Aston Martin Rapide-E wypadł z produkcji jeszcze przed jej rozpoczęciem

Miało być 155 egzemplarzy. Miał być służbowym autem Bonda. Tymczasem Aston Martin Rapide-E najprawdopodobniej w ogóle nie wyjedzie na drogi.

Elektryczny model marki z Gaydon miał być przełomem. I choć Aston Martin Rapide-E nie został zaprojektowany w celu masowej sprzedaży, to jednak miał pokazać możliwości marki. Za całą technologią stała tutaj ulubiona firma milionów Polaków, czyli Williams. Jak się jednak okazuje 155 egzemplarzy, które miało wyjechać na drogi, w ogóle nie powstanie.

Ten model rodził się w bólach

Aston Martin Rapide-E po raz pierwszy został zaprezentowany w 2015 roku, zaś dopiero w 2019 został zaprezentowany w akcji podczas Festiwalu Szybkości w Goodwood. Co więcej, konstrukcyjnie bazuje na ponad 10-letnim aucie, które nigdy nie stało się przebojem w gamie Astona Martina.

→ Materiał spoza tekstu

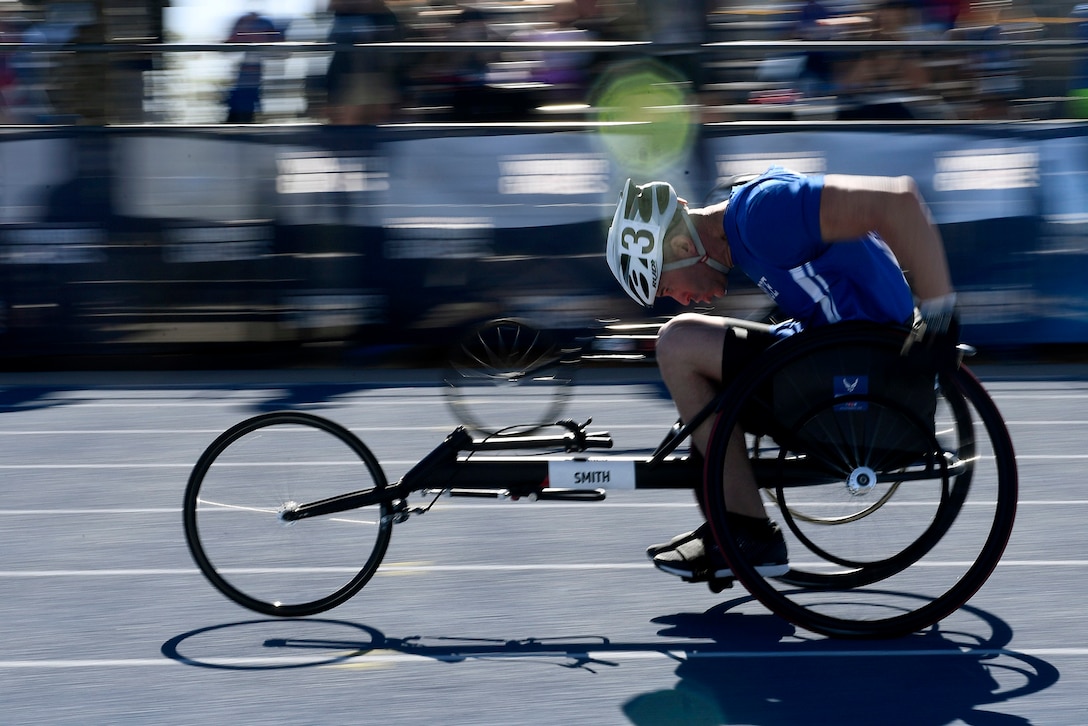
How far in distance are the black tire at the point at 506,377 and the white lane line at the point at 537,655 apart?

Limitowana do 155 sztuk produkcja Astona Martina Rapide-E miała na celu pokazanie transformacji w marce. Jednocześnie model ten mógł przyciągnąć klientów, którzy poszukują efektownego auta elektrycznego. Tymczasem według nieoficjalnych informacji, które przekazał Autocar, projekt anulowano. Dlaczego? Trudno powiedzieć. Albo Williams wycofał się ze swojej części, albo Aston skupił na ważniejszym dla siebie projekcie, czyli modelu DBX.

Istnieje też szansa, że zainteresowanie tym autem było bardzo małe - na tyle, że raptem garstka samochodów została faktycznie sprzedana. Dużo łatwiej jest więc wybrać kilka lub kilkanaście numerów telefonów celem przekazania informacji o zamknięciu projektu.

To nie jest jedyne brytyjskie auto, które nie dotarło na rynek

W ubiegłym roku na rynek miał wjechać Range Rover SV Coupe, czyli unikalny projekt tej marki. Kosmiczna cena nie była barierą dla klientów, ale okazała się być problemem dla producenta. Koszty rozwoju tego projektu, starannie przygotowywanego przez kilka lat, okazały się tak ogromne, że jedyną sensowną decyzją było wstrzymanie całego przedsięwzięcia.